Budi mulai melaut sejak usia 14 tahun. Bukan karena cita-cita, melainkan keterpaksaan hidup. Ketidakmampuan orang tua membiayai pendidikannya memaksanya meninggalkan bangku sekolah dan memilih laut sebagai ruang belajar. Sejak remaja, ia telah mengarungi perairan selatan Jawa, menangkap berbagai jenis hasil laut seperti tengiri, kerapu, gurita, hingga lobster.
Dengan perahu tempel sederhana, Budi menjelajah laut dari ujung Pacitan hingga Banyuwangi, menyusuri kerasnya Samudra Hindia yang dikenal sebagai salah satu perairan paling berbahaya di Indonesia. Namun, keterbatasan fasilitas dan risiko tinggi tidak memadamkan semangatnya. Justru dari kerasnya laut, lahir mental baja dan etos kerja tanpa kompromi.
Seiring waktu, Budi menyadari satu hal penting: nelayan kecil akan selalu tertinggal jika hanya menjadi penangkap ikan, bukan pengelola hasil laut. Dari pemikiran inilah muncul keberanian untuk melangkah lebih jauh — tidak hanya melaut, tetapi juga mengelola, menampung, mengemas, dan memasarkan hasil tangkapan secara mandiri.
Titik balik hidupnya terjadi ketika ia bertemu dengan seorang pengusaha asal Taiwan yang memberinya pinjaman sebesar Rp300 ribu — jumlah kecil, namun bermakna besar. Modal tersebut digunakan Budi untuk membangun kolam penampungan lobster. Dari sinilah sistem usaha modern mulai terbentuk: instalasi penampungan, penyortiran, hingga pengemasan lobster hidup agar tetap segar hingga ke tangan pembeli.
Langkah strategis ini melahirkan usaha perikanan UD Lancar, yang kini menjadi pintu masuk Budi ke pasar ekspor internasional.

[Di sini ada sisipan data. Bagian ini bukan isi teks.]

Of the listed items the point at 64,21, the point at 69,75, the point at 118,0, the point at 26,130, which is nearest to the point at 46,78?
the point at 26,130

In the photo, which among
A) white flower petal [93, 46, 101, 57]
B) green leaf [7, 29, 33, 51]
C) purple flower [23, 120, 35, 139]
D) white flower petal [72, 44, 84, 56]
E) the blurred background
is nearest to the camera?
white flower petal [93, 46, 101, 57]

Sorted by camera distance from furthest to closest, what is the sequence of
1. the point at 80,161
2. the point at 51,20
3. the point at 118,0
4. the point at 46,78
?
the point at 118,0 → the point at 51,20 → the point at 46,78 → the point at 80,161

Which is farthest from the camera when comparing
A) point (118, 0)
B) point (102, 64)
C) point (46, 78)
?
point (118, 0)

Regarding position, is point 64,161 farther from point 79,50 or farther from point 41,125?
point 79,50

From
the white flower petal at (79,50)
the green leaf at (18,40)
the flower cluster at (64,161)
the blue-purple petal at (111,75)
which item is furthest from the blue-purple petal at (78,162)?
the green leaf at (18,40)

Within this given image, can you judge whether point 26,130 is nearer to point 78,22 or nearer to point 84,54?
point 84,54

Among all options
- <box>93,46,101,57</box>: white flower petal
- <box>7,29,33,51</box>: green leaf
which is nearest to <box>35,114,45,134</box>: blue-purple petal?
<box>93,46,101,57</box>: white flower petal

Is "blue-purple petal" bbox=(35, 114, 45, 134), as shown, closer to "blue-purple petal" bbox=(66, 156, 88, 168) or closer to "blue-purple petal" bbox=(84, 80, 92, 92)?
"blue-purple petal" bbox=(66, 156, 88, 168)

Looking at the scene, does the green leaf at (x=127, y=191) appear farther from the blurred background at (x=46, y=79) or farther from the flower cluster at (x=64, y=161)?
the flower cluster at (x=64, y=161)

Lobster hasil tangkapannya dikirim melalui jalur logistik Denpasar, Bali, untuk diekspor ke Hong Kong dan Singapura.
Tak hanya lobster, Budi juga menjadi pemasok gurita untuk industri pengolahan hasil laut di Surabaya, Jawa Timur. Rantai bisnis yang dibangunnya kini tidak lagi berskala lokal, tetapi menjadi bagian dari sistem distribusi pangan laut nasional dan internasional.

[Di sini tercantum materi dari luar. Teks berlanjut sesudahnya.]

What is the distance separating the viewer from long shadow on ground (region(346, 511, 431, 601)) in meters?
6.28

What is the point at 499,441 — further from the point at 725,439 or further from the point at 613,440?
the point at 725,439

Hampir 30 tahun Budi menjalani kehidupan ini — dari nelayan kecil tanpa modal, hingga menjadi pelaku usaha perikanan ekspor. Kini, omzet usahanya disebut mampu mencapai Rp150 juta per hari, sebuah angka yang membuktikan bahwa sektor maritim bukan sektor marginal, melainkan ladang masa depan jika dikelola dengan visi dan strategi.
Namun, kesuksesan itu tidak lahir dari keberuntungan semata. Ia dibangun dari keberanian mengambil risiko, kemauan belajar, ketekunan, dan mental pantang menyerah. Budi tidak hanya menghadapi gelombang laut, tetapi juga gelombang kegagalan, keterbatasan modal, minim akses pasar, dan stigma profesi nelayan.

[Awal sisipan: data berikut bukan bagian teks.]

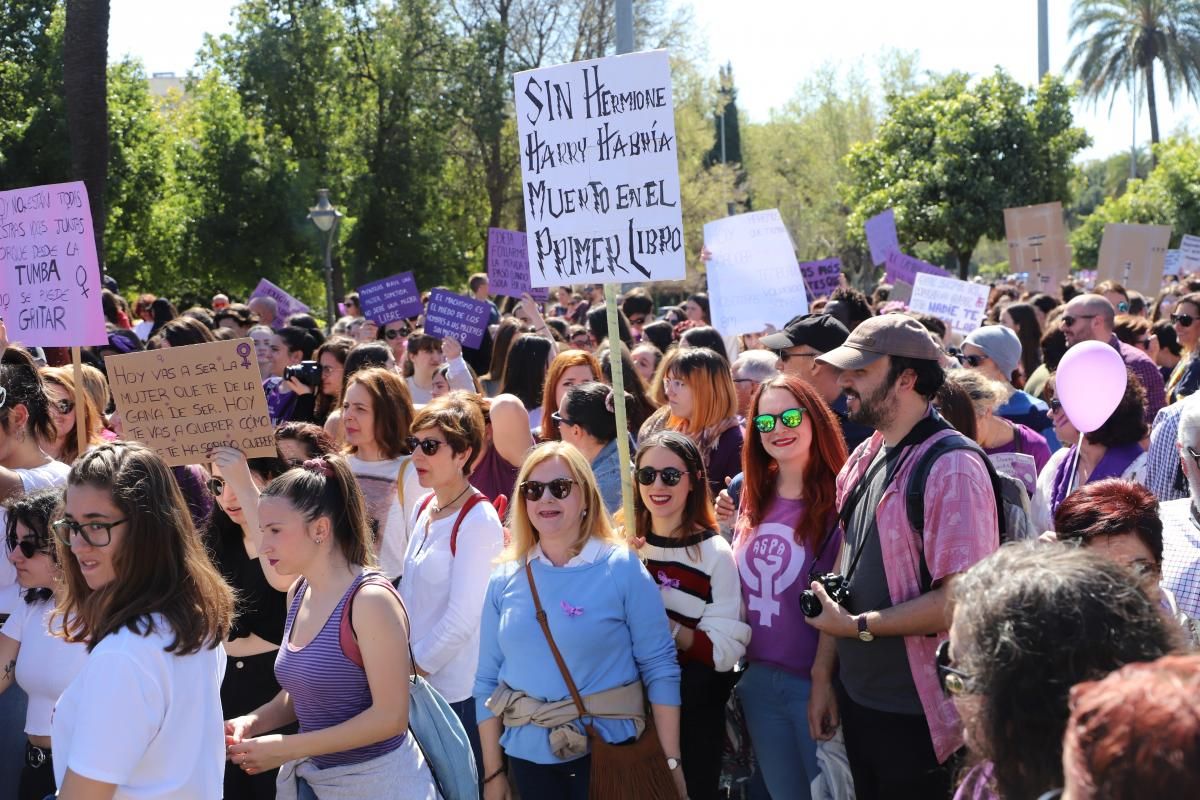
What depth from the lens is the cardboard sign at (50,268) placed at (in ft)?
19.1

“Laut mengajarkan saya tentang kesabaran, keberanian, dan ketekunan. Kalau takut ombak, jangan ke laut. Kalau takut gagal, jangan bermimpi besar,” menjadi filosofi hidup yang ia pegang hingga hari ini.
Kisah Budi Hari menjadi bukti nyata bahwa kesuksesan tidak ditentukan oleh latar belakang, pendidikan formal, atau modal besar, tetapi oleh keberanian untuk memulai, konsistensi dalam berjuang, dan kemauan untuk naik kelas secara mental dan sistem.
Dari pesisir Malang, seorang nelayan membuktikan bahwa laut bukan sekadar tempat mencari ikan — tetapi ruang membangun masa depan, martabat, dan kesejahteraan. Kisah ini bukan hanya tentang Budi Hari, tetapi tentang harapan: bahwa anak-anak pesisir Indonesia bisa bermimpi besar, menembus batas lokal, dan berdiri sejajar di pasar global.